Rows of scene-based questions:
· · · ·

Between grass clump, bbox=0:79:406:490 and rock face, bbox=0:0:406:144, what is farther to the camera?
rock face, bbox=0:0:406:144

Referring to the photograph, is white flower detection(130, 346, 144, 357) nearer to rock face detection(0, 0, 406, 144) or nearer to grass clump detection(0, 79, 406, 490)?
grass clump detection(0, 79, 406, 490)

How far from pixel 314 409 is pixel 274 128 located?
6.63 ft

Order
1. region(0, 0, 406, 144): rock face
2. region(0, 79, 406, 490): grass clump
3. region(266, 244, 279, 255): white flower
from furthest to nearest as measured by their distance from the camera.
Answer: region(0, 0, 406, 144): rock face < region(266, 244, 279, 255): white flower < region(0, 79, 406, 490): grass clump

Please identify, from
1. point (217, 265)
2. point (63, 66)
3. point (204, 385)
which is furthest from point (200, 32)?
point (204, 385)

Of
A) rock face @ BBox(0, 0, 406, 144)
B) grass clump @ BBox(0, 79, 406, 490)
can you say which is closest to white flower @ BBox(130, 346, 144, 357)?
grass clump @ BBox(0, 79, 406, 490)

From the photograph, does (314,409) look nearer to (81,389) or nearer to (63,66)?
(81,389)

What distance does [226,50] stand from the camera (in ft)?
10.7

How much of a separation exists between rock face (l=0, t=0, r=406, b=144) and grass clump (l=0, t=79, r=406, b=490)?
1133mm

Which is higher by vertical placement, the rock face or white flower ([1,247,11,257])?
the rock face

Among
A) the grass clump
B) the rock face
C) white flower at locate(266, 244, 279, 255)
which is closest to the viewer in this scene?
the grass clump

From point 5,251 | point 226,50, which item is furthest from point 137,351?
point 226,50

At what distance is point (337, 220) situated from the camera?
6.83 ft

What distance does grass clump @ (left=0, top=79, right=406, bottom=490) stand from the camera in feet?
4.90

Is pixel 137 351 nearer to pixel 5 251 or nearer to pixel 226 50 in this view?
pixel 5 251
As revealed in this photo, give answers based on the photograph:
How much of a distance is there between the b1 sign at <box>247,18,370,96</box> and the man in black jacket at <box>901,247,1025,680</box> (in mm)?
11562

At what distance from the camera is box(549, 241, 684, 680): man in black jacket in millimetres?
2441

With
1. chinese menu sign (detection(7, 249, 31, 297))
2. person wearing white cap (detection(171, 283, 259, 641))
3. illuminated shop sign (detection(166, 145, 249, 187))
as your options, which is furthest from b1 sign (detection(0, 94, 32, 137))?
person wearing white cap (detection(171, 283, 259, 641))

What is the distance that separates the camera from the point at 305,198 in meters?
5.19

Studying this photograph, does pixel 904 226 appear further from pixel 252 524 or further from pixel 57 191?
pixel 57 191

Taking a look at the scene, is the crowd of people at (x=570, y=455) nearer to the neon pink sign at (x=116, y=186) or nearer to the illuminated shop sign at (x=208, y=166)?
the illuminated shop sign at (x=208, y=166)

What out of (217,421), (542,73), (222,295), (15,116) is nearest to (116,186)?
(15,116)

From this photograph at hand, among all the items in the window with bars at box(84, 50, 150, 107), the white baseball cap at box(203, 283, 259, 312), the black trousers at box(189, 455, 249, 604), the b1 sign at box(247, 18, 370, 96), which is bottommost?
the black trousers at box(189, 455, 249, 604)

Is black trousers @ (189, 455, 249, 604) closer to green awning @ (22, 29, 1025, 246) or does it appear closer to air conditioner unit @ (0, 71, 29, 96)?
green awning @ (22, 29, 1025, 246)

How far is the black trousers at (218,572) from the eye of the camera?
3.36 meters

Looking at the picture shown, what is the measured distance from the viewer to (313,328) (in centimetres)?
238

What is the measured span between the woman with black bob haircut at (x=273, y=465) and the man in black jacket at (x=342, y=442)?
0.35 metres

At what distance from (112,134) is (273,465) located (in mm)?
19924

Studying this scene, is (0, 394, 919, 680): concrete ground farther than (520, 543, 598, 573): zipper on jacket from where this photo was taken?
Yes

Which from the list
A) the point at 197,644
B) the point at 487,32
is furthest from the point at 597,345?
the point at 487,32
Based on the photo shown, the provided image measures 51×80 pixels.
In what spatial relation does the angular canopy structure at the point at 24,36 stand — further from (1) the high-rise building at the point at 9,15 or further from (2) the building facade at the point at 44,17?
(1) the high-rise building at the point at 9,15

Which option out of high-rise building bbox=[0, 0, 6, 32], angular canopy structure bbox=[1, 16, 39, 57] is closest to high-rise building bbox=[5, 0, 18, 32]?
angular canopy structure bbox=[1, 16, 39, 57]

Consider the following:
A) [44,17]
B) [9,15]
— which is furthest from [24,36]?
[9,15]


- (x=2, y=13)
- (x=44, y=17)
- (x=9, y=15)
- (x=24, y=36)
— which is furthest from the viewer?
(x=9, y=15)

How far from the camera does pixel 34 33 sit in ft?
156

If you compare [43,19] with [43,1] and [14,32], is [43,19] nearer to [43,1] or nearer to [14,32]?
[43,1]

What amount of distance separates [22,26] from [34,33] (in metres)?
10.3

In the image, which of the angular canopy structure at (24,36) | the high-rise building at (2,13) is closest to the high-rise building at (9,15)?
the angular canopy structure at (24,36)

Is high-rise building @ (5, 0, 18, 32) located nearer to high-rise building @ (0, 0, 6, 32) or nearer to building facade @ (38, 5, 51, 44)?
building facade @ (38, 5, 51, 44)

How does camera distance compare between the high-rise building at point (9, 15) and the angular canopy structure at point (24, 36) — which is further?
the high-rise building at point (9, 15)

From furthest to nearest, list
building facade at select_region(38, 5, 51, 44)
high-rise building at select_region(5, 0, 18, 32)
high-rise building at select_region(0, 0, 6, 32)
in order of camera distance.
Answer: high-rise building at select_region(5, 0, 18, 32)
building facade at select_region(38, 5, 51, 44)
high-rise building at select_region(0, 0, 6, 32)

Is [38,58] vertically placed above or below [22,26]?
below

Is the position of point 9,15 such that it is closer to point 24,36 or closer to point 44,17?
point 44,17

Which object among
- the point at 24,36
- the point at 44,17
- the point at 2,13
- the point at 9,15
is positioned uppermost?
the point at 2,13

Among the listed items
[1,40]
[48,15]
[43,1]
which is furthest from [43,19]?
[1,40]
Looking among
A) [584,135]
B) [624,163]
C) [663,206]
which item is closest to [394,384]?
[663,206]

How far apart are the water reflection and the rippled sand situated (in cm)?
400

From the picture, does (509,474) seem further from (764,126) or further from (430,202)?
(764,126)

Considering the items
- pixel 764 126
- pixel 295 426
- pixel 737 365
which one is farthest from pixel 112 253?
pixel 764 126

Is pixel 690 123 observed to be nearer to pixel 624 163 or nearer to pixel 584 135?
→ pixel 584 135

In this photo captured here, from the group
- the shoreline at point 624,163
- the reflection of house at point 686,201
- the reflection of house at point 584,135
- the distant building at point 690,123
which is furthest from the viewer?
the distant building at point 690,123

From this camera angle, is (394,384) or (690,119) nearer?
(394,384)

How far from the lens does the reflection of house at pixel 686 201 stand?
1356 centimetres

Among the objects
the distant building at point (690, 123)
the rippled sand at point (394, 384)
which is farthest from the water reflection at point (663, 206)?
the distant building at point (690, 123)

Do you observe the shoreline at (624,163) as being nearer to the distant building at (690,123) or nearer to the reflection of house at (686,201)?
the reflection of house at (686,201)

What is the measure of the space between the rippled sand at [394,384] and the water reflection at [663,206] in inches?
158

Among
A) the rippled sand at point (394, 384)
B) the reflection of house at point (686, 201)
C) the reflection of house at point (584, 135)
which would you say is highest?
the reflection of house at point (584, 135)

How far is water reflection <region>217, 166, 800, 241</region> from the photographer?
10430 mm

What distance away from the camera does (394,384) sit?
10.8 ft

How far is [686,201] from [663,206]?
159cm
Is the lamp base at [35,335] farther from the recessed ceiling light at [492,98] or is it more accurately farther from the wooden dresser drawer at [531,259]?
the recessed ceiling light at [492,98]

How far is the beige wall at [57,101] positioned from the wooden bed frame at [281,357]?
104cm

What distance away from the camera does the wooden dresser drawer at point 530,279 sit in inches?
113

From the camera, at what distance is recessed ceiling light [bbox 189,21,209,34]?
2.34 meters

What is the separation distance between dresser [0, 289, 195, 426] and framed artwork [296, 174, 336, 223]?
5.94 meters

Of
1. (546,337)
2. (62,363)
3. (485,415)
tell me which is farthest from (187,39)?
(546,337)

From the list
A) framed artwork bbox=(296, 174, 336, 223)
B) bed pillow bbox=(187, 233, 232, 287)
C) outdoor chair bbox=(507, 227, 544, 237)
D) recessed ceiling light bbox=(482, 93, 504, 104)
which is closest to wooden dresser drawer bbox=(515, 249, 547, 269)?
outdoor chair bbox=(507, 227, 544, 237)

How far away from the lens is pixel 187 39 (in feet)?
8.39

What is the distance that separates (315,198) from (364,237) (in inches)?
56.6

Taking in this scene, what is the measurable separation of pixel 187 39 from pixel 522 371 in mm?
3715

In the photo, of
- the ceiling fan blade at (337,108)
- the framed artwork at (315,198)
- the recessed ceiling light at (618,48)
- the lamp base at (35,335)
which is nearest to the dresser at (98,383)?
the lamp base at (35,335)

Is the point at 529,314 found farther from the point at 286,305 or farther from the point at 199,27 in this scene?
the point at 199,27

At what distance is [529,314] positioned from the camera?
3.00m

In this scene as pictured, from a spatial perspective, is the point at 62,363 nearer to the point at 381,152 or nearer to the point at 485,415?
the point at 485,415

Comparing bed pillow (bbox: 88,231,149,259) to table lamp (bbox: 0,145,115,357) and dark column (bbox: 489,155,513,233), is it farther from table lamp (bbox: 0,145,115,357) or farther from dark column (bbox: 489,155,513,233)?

· · · ·

#### What needs to be done:
Copy out the lines above verbatim, from the line containing "Considering the items" through the line containing "1356 centimetres".

#### The output:
Considering the items
- pixel 764 126
- pixel 295 426
- pixel 737 365
which one is farthest from pixel 112 253?
pixel 764 126

Is pixel 690 123 observed to be nearer to pixel 624 163 or nearer to pixel 584 135?
→ pixel 584 135

In this photo captured here, from the group
- the shoreline at point 624,163
- the reflection of house at point 686,201
- the reflection of house at point 584,135
- the distant building at point 690,123
which is furthest from the viewer?
the distant building at point 690,123

From this camera angle, is (394,384) or (690,119) nearer?
(394,384)

How far from the lens does the reflection of house at pixel 686 201 stand?
1356 centimetres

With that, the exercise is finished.